Its design could easily be that of the next Panamera large sedan: a lower, wider, sleeker version of a known sport sedan shape. The Turbo and Turbo S model nomenclature follows Porsche tradition. And the pricing cheerfully ignores whatever any theoretical competitors (Tesla, cough) may do this month or this week. We suspect, in fact, that Porsche has priced the Taycan to break even or even deliver a profit on each unit sold.
That stands in bold contrast to mass-market EV makers, who these days claim to see profitability on long-range electric cars sometime in the middle of the current decade. It even contrasts with Tesla, which faces the challenge of making enough profit on its growing volume of Model 3s priced at USD 35,000 to 50,000 to cover the costs of expanding its future model lineup.
The Taycan had several unexpected aspects, among them requiring use of the brake pedal to produce regenerative braking (or as German executives invariably call it, recuperation). It’s impossible to get “one-pedal driving” on a Taycan, as you can on vehicles as diverse as the Nissan Leaf and Tesla Model 3.

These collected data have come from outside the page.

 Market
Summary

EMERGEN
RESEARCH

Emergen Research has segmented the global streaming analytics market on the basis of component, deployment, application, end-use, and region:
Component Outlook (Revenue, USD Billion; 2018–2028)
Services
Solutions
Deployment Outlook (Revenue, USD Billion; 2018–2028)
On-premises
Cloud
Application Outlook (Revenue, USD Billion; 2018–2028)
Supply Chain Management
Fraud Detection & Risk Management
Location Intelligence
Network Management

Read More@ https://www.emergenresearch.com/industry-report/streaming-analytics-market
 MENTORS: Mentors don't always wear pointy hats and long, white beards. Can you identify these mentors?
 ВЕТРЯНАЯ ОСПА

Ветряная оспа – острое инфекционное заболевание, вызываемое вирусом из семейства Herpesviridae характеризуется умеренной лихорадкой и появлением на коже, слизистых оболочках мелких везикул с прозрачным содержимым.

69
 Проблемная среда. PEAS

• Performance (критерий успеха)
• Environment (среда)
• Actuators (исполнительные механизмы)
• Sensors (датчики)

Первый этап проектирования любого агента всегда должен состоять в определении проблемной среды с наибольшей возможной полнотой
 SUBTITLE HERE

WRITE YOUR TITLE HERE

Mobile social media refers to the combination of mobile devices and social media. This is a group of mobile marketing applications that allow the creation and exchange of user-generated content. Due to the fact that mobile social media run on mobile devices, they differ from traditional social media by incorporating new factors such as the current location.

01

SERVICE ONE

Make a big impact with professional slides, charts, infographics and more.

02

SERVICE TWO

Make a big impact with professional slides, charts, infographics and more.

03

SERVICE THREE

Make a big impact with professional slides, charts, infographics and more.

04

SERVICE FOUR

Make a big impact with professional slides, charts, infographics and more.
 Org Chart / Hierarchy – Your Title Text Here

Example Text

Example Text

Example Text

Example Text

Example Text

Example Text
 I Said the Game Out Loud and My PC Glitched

Again, it stems from Porsche’s desire to keep the Taycan fully aligned with the rest of its product line, using names and controls that will be familiar and reassuring to its current buyers.
The unexpectedly high pricing of the first two Taycan models led Tesla’s most partisan fans to jeer at the new entry as irrelevant, uninteresting, and clearly no threat to the Silicon Valley company working to become a mass automaker. Scores of sloppy “Porsche vs Tesla” articles only reinforced that comparison.
In the end, the Taycan is a first step from a very profitable carmaker. Note that Porsche provides almost half of VW Group’s overall profit while selling just 3 percent of its global volume of 10 million vehicles a year. And it won’t be the last. As well as more Taycan variants, there will be a Taycan Cross Turismo wagon, and an Audi e-tron GT that’s spun off the same underpinnings. Porsche has already said the next Macan small utility vehicle will be fully electric. If it makes money on that vehicle too, it will enter the ranks of the world’s important electric brands.
Disclosure: Porsche paid for airfare, lodging, and meals to enable IEEE Spectrum to bring you this first-person report.